### Dataset section
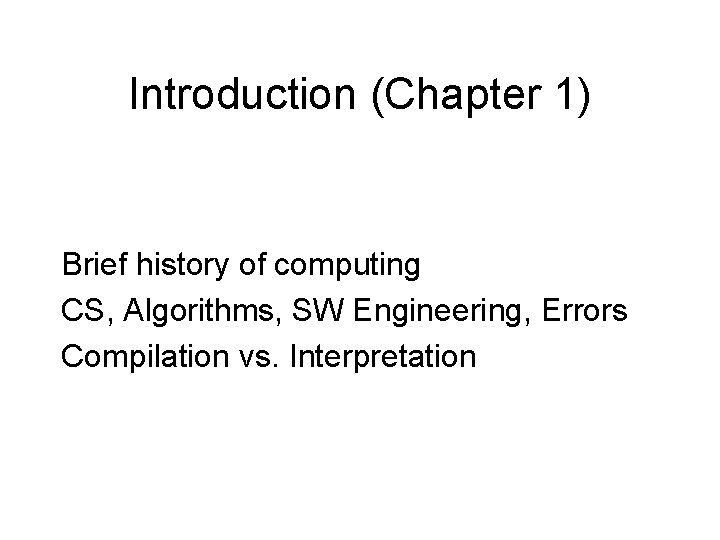 Introduction (Chapter 1)

Brief history of computing
CS, Algorithms, SW Engineering, Errors
Compilation vs. Interpretation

### Problem to solve
The line with "Brief history of computing" through the last line of the data: write these out exactly, and no others.

### Answer box
Brief history of computing
CS, Algorithms, SW Engineering, Errors
Compilation vs. Interpretation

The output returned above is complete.